Assignment: Omit images. Retype all entries verbatim.

***

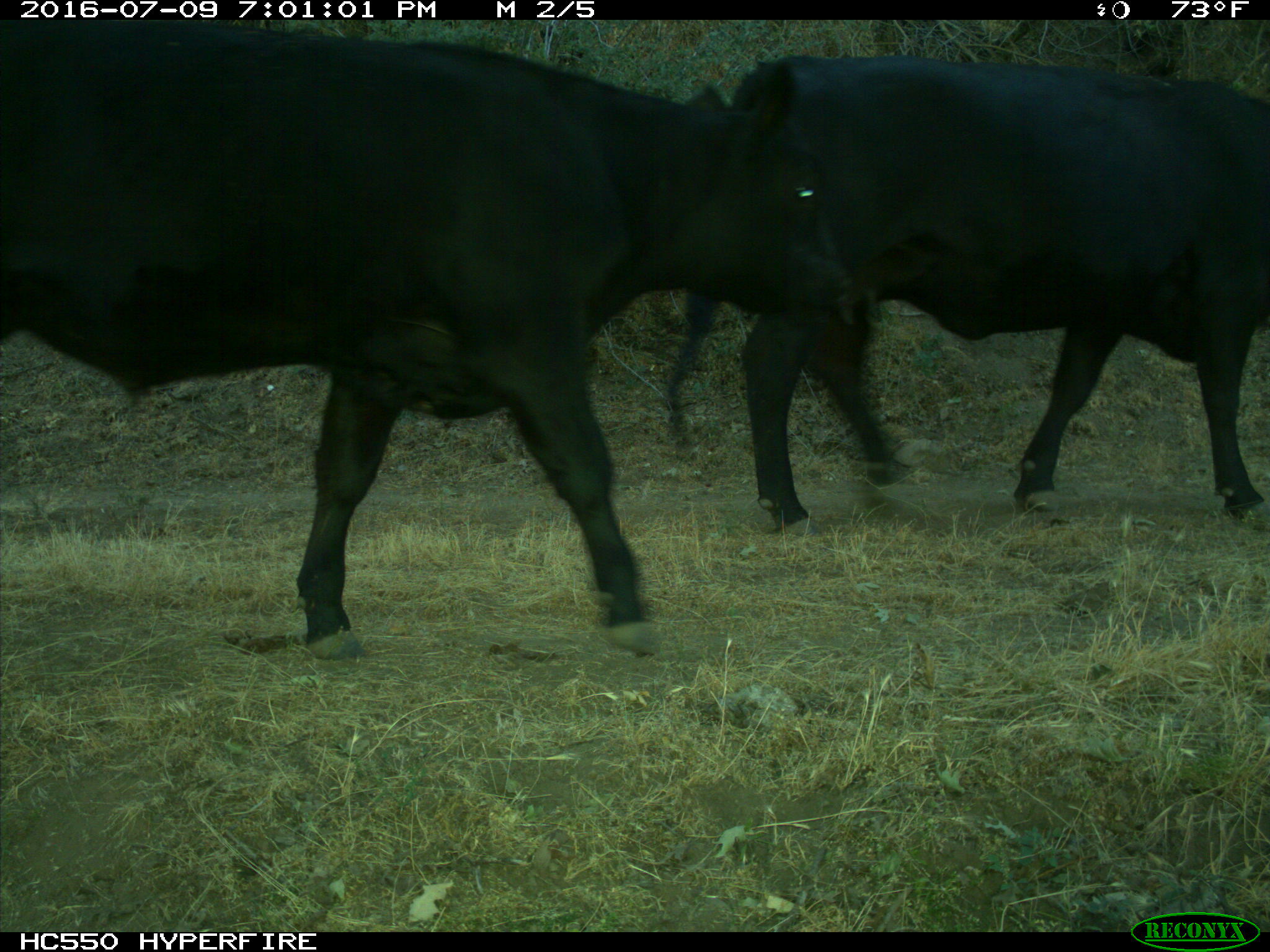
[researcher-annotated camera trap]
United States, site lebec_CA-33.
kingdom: Animalia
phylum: Chordata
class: Mammalia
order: Artiodactyla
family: Bovidae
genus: Bos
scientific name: Bos taurus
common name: domestic cow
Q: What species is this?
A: Bos taurus (domestic cow).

***

Output of the task:
[researcher-annotated camera trap]
United States, site lebec_CA-33.
kingdom: Animalia
phylum: Chordata
class: Mammalia
order: Artiodactyla
family: Bovidae
genus: Bos
scientific name: Bos taurus
common name: domestic cow
Q: What species is this?
A: Bos taurus (domestic cow).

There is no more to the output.